Write out everything from the line containing "At what distance" down through the end of the records, with each line word for word. Please leave the pictures out of your copy.
==== Data for the task ====
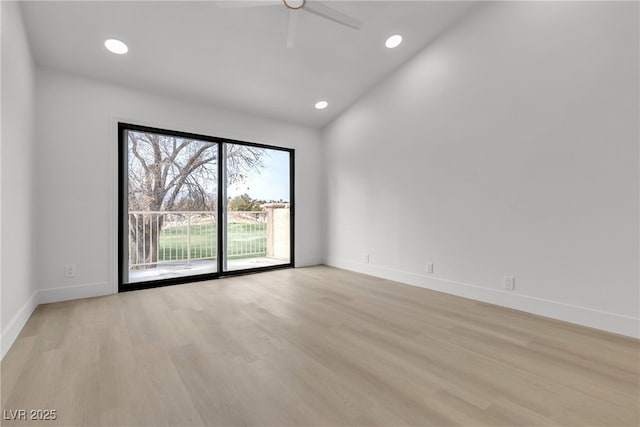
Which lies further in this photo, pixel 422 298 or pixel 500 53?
pixel 422 298

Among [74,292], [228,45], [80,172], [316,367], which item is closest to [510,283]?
[316,367]

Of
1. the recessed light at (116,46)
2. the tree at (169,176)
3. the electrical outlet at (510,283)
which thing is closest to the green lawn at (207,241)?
the tree at (169,176)

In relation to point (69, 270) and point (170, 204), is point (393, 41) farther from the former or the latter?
point (69, 270)

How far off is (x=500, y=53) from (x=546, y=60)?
0.43 m

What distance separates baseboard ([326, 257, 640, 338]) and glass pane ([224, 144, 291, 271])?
2.09m

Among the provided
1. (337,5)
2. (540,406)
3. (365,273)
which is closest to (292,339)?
(540,406)

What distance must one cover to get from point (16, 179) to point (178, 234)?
2.51m

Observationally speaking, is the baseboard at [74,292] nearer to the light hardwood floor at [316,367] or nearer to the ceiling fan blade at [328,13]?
the light hardwood floor at [316,367]

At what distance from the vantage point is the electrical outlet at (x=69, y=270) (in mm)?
2989

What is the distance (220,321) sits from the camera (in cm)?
243

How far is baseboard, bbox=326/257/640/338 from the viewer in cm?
218

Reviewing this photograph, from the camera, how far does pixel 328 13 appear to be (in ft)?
8.34

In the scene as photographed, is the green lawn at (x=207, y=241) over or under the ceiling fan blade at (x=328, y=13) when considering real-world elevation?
under

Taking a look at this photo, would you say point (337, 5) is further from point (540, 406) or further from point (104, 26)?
point (540, 406)
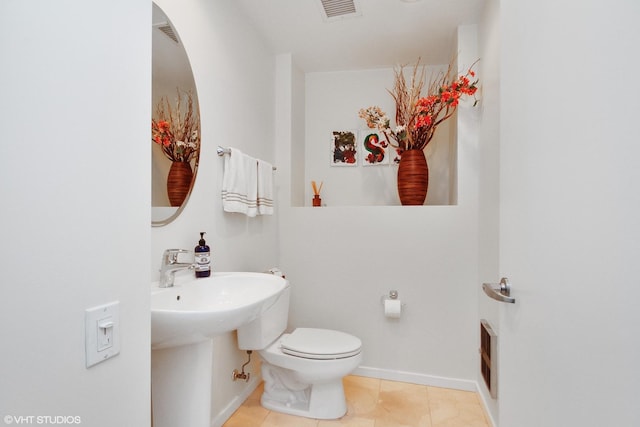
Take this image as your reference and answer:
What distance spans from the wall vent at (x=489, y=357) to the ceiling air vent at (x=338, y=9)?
2.09m

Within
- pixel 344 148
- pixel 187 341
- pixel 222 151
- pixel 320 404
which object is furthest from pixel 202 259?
pixel 344 148

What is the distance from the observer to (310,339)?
1.99 meters

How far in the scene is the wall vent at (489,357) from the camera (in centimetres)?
173

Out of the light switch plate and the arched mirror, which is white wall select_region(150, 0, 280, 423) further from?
the light switch plate

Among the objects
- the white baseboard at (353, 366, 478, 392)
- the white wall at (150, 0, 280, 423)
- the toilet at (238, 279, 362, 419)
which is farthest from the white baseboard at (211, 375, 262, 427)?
the white baseboard at (353, 366, 478, 392)

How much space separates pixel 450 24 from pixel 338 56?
2.80 feet

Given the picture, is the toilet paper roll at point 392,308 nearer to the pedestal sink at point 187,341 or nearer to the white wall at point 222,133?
the white wall at point 222,133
====
:: Task result ::
At what distance from the vantage point is the electrical outlet at (x=69, y=270) (in mm)?
2989

What is the distance (220,321) sits from the camera (in cm)?
243

How far is baseboard, bbox=326/257/640/338 from the viewer in cm?
218

Reviewing this photograph, from the camera, how far does pixel 328 13 appear to be (in ft)?
8.34

In the scene as photographed, is the green lawn at (x=207, y=241) over or under the ceiling fan blade at (x=328, y=13) when considering real-world elevation?
under

Taking a look at this photo, would you say point (337, 5) is further from point (540, 406) or further from point (104, 26)?
point (540, 406)
Take this image as your reference and answer:
What distance spans from the wall vent at (x=489, y=357) to the ceiling air vent at (x=338, y=9)?
2.09m

Within
- pixel 344 148
- pixel 187 341
- pixel 222 151
- pixel 320 404
which object is furthest from pixel 202 259?
pixel 344 148

What is the distance from the observer to (310,339)?
1.99 meters

How far in the scene is the wall vent at (489,357) from the camera (in centimetres)?
173

Out of the light switch plate and the arched mirror, which is white wall select_region(150, 0, 280, 423) further from?
the light switch plate

Among the objects
- the white baseboard at (353, 366, 478, 392)
- the white wall at (150, 0, 280, 423)
- the toilet at (238, 279, 362, 419)
which is farthest from the white baseboard at (211, 375, 262, 427)?
the white baseboard at (353, 366, 478, 392)

How much space separates pixel 450 24 from pixel 338 56?
2.80 feet

Given the picture, is the toilet paper roll at point 392,308 nearer to the pedestal sink at point 187,341 or nearer to the white wall at point 222,133?
the white wall at point 222,133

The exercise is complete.